Desde o seu nascedouro e durante toda a história da Igreja, o Cristianismo sofre constantemente dois tipos de ataques: os externos, promovidos por forças não-cristãs que querem barrar a expansão da fé, e os internos, que nascem dentro das próprias comunidades eclesiásticas.

Exemplo de investidas externas à Igreja são as perseguições movidas pelos oponentes do Cristianismo, que fizeram milhares de mártires.

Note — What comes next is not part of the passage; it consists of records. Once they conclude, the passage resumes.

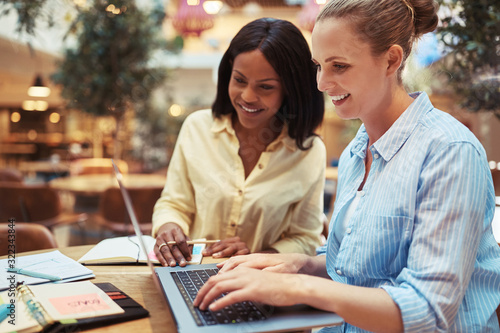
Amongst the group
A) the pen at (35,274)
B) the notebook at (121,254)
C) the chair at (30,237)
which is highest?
the pen at (35,274)

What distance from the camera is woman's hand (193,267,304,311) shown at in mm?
866

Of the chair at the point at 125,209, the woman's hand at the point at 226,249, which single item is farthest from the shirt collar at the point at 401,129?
the chair at the point at 125,209

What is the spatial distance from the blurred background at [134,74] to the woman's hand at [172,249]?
0.80 metres

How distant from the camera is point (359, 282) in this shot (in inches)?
43.3

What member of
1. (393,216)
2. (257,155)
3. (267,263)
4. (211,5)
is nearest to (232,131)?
(257,155)

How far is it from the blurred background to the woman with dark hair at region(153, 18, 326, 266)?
257mm

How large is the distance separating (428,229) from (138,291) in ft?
2.32

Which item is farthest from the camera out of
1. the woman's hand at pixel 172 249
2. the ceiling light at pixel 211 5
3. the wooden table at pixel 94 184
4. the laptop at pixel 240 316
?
the ceiling light at pixel 211 5

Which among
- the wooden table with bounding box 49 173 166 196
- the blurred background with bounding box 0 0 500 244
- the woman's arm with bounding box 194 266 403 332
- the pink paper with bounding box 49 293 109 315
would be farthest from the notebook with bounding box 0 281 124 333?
the wooden table with bounding box 49 173 166 196

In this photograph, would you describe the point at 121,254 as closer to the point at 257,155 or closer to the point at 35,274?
the point at 35,274

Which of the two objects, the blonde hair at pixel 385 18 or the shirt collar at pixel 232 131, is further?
the shirt collar at pixel 232 131

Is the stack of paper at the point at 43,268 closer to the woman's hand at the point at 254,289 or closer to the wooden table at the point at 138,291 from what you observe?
the wooden table at the point at 138,291

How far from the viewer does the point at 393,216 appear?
1.00m

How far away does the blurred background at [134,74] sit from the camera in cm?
254
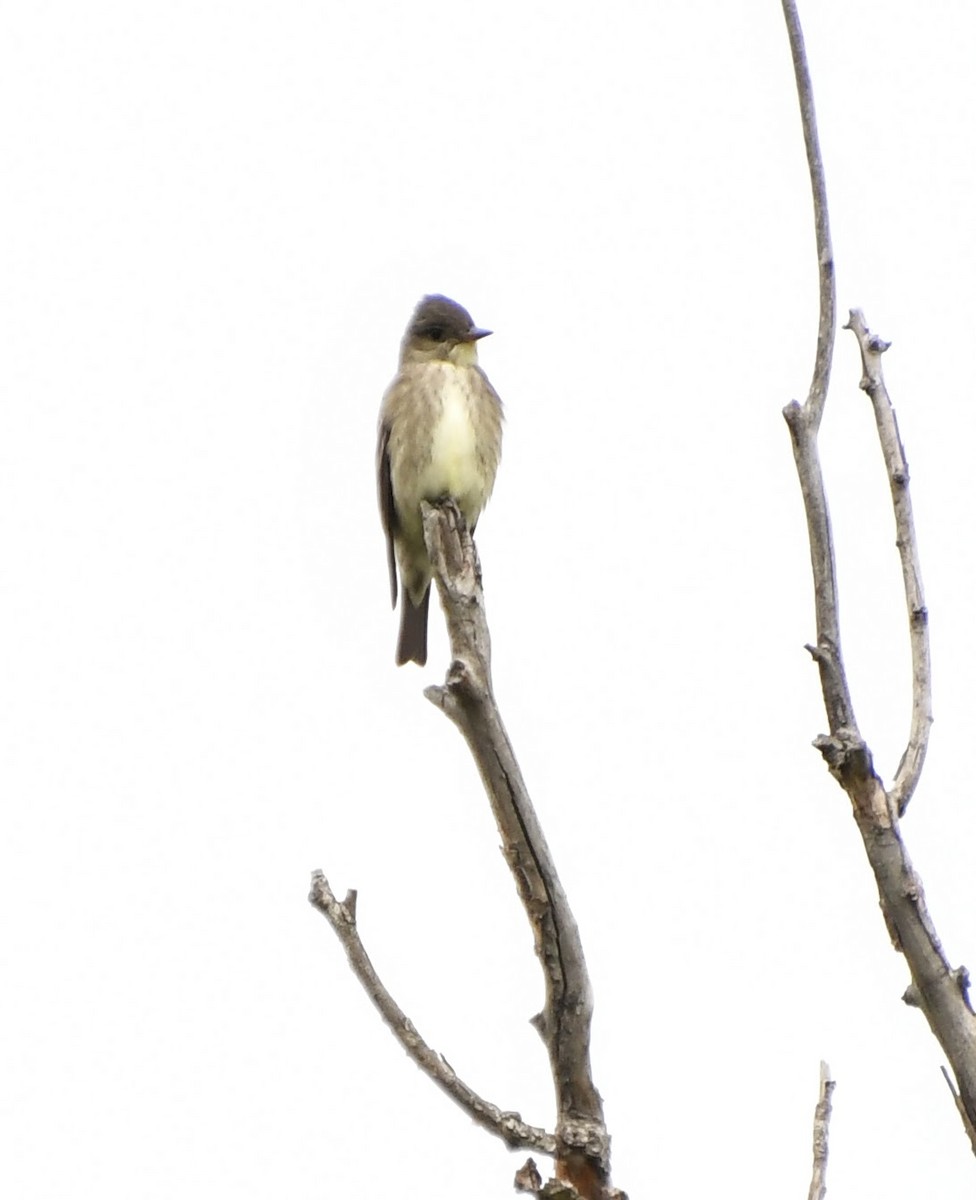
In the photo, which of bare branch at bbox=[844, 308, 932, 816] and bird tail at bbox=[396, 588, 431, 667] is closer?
bare branch at bbox=[844, 308, 932, 816]

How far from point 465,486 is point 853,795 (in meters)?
6.39

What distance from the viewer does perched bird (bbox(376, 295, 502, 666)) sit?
9328 millimetres

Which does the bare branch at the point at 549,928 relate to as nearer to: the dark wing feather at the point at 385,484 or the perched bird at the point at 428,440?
the perched bird at the point at 428,440

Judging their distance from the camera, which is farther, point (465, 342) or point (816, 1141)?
point (465, 342)

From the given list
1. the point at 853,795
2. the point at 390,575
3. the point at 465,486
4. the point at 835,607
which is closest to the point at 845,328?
the point at 835,607

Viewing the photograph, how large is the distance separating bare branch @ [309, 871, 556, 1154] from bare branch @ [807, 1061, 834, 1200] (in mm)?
530

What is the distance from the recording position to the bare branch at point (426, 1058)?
11.4ft

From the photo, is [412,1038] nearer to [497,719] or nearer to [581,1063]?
[581,1063]

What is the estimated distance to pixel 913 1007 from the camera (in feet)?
9.75

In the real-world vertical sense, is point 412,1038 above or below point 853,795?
below

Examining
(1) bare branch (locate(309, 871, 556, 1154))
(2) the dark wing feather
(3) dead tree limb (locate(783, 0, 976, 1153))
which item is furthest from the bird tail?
(3) dead tree limb (locate(783, 0, 976, 1153))

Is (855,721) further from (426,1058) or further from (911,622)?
(426,1058)

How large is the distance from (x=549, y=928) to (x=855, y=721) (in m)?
0.93

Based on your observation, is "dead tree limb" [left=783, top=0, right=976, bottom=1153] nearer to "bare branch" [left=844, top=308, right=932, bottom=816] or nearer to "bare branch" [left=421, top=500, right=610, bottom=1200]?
"bare branch" [left=844, top=308, right=932, bottom=816]
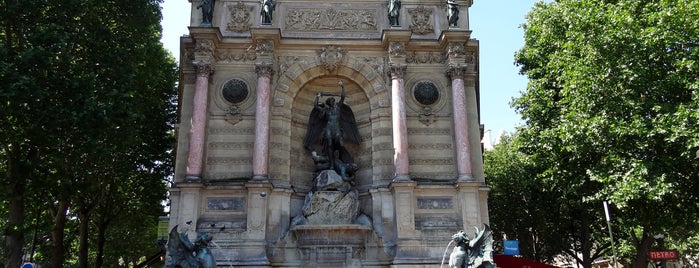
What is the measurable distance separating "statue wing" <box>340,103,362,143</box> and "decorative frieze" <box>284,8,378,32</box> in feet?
10.1

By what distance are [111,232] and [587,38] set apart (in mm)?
26864

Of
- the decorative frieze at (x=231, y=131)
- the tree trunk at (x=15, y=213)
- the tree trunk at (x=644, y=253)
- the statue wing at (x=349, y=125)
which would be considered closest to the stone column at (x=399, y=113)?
the statue wing at (x=349, y=125)

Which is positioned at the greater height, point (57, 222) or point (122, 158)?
point (122, 158)

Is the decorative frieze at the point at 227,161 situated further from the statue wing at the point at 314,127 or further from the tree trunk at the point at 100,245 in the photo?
the tree trunk at the point at 100,245

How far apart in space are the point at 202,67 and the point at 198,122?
6.66 ft

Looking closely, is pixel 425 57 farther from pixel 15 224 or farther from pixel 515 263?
pixel 15 224

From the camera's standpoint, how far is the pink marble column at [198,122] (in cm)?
1683

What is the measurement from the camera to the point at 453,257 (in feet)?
46.4

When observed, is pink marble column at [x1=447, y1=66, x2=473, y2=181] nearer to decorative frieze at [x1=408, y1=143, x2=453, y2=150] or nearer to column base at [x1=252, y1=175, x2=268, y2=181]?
decorative frieze at [x1=408, y1=143, x2=453, y2=150]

Mas há também o que se poderia chamar de autofagia no Corpo de Cristo. Muitos conflitos nascem dentro da própria comunidade cristã. Surgem verdadeiros duelos onde cada uma das partes quer fazer prevalecer seus pontos de vista, sem importar-se com os danos que isso possa trazer.

Um retrato dessa autodestruição pode ser visto nos problemas vivenciados pela igreja de Corinto, que estava completamente dividida. A dificuldade foi tratada por Paulo em sua Primeira Carta aos Coríntios. O apóstolo repreendeu com severidade aqueles que promoviam divisões.

Os cismas na Igreja geralmente ocorrem porque há uma luta por poder. Procura-se normalmente justificar as divisões por questões doutrinárias. Mas o cerne de toda problemática geralmente tem a ver com alguma disputa por autoridade e prevalência de idéias. O orgulho leva à disputa por poder. No texto que nos serve de base para esta reflexão, os discípulos discutiram sobre qual deles era o maior, vv. 46-48. Como conseqüência, vieram as atitudes intolerantes.

Sejam de origem externa ou interna, os ataques contra o Corpo de Cristo têm sempre a intolerância como ponto de apoio. O intolerante não sabe ouvir opiniões contrárias às suas, não respeita limites, é perseguidor.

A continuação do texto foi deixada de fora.